How is it possible to go to bed buzzing and wake up like you've done ten rounds with Mike Tyson? I think right now I would like to go back to how I was, feeling depressed all the time. It has to be far better than this constant roller coaster ride, never knowing where I'm going to wind up. I'm not even sure why this is happening, why the constant shifting states? No one can give me an answer they just expect me to 'deal', ride through the lows and be careful of the highs, where's the sense in that? If someone had told me years ago it was possible to range from feeling high as a kite one minute to suicidal the next I'd have laughed them out of the room, yet that's what my life is like and I'm scared it won't be long until I act on either impulse. Am I crazy or just hypersensitive? People keep telling me everyone has 'mood swings', sure people are variable, I'm a psychology undergraduate, give me some credit, but this is just plain ridiculous, 'normal' people do not range like this surely?

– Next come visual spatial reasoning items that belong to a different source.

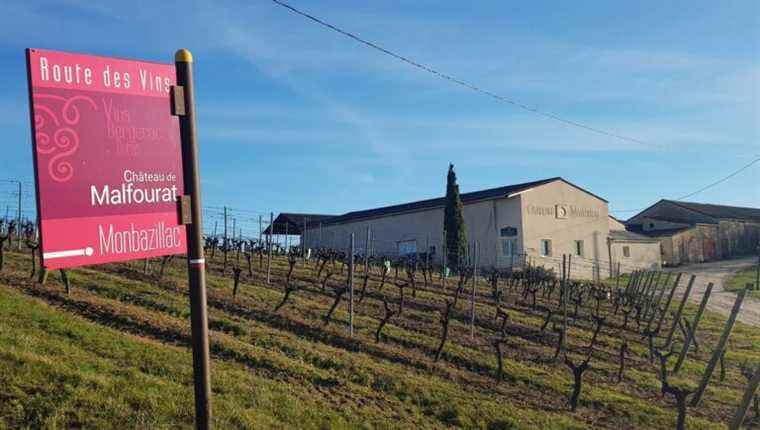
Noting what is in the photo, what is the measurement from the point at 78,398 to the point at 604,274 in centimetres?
4325

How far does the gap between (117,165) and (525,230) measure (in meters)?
38.2

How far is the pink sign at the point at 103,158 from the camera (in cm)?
416

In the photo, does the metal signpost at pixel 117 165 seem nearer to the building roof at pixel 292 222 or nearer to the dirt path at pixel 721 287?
the dirt path at pixel 721 287

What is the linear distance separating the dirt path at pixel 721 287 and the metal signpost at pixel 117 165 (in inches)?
973

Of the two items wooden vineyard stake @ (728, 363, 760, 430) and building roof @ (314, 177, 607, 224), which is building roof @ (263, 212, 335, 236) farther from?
wooden vineyard stake @ (728, 363, 760, 430)

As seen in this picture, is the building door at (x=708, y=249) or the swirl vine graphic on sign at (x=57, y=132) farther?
the building door at (x=708, y=249)

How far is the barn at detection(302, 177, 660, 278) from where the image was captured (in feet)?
137

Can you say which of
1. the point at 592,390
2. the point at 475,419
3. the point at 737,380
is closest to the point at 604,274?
the point at 737,380

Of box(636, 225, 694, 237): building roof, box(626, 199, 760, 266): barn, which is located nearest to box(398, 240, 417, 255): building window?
box(626, 199, 760, 266): barn

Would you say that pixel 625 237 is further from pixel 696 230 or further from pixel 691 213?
pixel 691 213

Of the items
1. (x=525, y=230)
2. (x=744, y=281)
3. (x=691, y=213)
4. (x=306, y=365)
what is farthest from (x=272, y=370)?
(x=691, y=213)

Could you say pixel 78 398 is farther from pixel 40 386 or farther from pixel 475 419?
pixel 475 419

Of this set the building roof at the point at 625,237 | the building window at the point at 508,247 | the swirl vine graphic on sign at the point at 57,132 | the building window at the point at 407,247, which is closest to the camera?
the swirl vine graphic on sign at the point at 57,132

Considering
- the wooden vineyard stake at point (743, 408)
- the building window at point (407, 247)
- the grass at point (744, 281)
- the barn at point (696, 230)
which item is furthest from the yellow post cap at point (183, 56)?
the barn at point (696, 230)
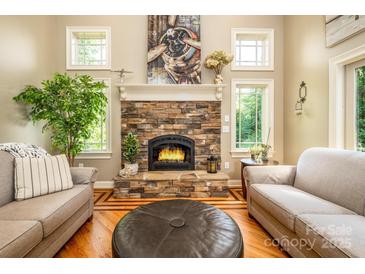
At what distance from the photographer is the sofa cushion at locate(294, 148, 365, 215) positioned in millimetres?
1554

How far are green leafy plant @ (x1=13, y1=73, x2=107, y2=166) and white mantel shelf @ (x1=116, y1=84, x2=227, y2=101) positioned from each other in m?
0.68

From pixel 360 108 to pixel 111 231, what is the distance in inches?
123

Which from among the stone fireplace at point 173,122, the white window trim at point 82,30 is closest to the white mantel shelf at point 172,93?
the stone fireplace at point 173,122

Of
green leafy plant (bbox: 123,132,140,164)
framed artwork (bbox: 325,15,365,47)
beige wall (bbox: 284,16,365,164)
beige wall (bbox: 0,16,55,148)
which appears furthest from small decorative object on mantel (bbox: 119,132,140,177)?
framed artwork (bbox: 325,15,365,47)

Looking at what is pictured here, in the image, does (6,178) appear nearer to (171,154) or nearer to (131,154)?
(131,154)

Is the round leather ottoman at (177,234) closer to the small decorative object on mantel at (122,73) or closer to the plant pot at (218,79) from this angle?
the plant pot at (218,79)

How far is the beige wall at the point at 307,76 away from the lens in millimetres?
2519

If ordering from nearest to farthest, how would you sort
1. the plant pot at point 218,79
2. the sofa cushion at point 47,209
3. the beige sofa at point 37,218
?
the beige sofa at point 37,218 < the sofa cushion at point 47,209 < the plant pot at point 218,79

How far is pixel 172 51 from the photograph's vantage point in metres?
3.37

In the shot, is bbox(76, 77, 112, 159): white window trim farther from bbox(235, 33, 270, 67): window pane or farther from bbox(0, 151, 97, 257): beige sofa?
bbox(235, 33, 270, 67): window pane

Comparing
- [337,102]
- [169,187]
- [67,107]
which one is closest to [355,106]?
[337,102]

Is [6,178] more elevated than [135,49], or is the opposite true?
[135,49]

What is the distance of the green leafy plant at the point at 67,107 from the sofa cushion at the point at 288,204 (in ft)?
8.13

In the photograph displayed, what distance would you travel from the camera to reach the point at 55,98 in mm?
2650
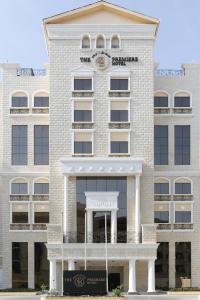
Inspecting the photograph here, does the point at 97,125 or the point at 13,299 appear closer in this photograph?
the point at 13,299

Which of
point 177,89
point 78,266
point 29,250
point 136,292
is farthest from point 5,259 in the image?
point 177,89

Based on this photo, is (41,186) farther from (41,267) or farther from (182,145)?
(182,145)

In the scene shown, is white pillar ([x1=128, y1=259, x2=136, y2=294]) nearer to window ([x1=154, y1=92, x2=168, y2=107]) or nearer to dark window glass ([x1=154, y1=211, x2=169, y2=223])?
dark window glass ([x1=154, y1=211, x2=169, y2=223])

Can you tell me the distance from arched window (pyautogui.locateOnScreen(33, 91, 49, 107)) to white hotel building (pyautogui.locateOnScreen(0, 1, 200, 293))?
70 mm

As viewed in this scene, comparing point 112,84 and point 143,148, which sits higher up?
point 112,84

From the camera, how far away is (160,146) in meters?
52.6

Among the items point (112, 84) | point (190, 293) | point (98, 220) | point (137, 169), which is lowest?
point (190, 293)

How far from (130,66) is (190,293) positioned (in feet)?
50.9

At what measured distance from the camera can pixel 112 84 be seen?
50.9 metres

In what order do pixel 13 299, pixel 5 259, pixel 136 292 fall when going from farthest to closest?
pixel 5 259 → pixel 136 292 → pixel 13 299

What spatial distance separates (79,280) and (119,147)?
495 inches

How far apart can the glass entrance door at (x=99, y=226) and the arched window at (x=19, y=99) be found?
9508 mm

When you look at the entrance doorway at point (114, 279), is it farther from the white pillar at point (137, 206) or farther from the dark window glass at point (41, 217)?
the dark window glass at point (41, 217)

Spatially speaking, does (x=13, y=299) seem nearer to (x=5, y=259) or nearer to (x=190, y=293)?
(x=5, y=259)
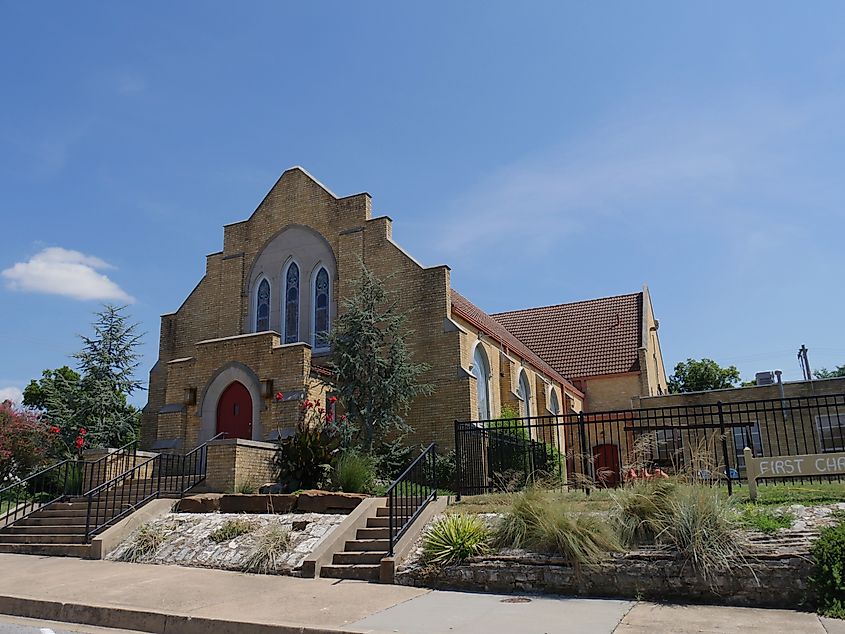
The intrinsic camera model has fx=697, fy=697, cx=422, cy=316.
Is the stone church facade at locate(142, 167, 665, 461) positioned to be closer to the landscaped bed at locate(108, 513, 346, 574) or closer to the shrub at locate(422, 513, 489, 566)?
the landscaped bed at locate(108, 513, 346, 574)

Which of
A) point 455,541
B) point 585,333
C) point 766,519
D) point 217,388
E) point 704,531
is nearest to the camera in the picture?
point 704,531

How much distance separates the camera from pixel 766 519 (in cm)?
940

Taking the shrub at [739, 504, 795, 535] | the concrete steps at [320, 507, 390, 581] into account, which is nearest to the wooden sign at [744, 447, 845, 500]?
the shrub at [739, 504, 795, 535]

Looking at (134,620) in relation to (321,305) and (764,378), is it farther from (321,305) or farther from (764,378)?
(764,378)

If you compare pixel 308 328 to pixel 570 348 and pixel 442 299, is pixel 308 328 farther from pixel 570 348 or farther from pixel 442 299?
pixel 570 348

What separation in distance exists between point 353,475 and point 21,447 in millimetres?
13429

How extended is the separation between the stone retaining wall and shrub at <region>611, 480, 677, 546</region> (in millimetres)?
346

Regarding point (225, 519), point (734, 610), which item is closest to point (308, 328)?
point (225, 519)

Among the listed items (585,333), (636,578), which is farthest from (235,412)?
(585,333)

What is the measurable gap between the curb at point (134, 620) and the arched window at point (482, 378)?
50.5ft

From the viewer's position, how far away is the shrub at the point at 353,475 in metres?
14.8

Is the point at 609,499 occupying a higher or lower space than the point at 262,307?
lower

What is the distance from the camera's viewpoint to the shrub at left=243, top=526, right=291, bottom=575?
11.6 m

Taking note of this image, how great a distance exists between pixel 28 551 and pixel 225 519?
14.4 ft
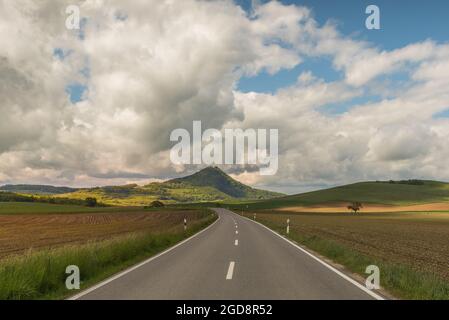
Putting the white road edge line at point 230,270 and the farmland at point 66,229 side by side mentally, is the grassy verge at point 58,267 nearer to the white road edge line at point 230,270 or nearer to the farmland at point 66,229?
the white road edge line at point 230,270

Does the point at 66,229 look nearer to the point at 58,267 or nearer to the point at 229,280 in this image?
the point at 58,267

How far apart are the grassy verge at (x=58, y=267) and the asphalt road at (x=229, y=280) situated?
778mm

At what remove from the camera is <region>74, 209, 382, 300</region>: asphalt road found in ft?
27.2

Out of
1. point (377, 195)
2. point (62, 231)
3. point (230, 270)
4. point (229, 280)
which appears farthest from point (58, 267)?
point (377, 195)

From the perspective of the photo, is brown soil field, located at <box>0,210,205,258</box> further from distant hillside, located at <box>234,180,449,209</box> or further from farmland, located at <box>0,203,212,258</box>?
distant hillside, located at <box>234,180,449,209</box>

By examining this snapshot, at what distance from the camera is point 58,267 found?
10.1 metres

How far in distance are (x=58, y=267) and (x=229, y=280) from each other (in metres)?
4.45

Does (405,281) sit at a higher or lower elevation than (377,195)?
lower

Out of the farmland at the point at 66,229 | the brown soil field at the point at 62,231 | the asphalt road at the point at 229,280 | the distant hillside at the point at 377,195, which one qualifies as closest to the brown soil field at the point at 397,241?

I wish I could make sense of my head. Or learn to be articulate enough to explain just how surreal this is to someone who gives a damn. Three psychiatrists in as many months and none of them are prepared to intervene. Both lithium and anti-psychotics have been suggested yet when push comes to shove nothing changes. I'm so tempted to refuse all medication just to be difficult now. Why should I prescribe to their three a day routine when they wont even give me a straight answer on anything. If I'm going to swing like a yo-yo then I'd rather not be popping placebos at the same time because that's what these damn things feel like. At least by coming off them I'd know how I really stand, what I'm like drug free and all. Problem is the GP is never going to agree to it so I may as well not waste my time asking and just stop taking them.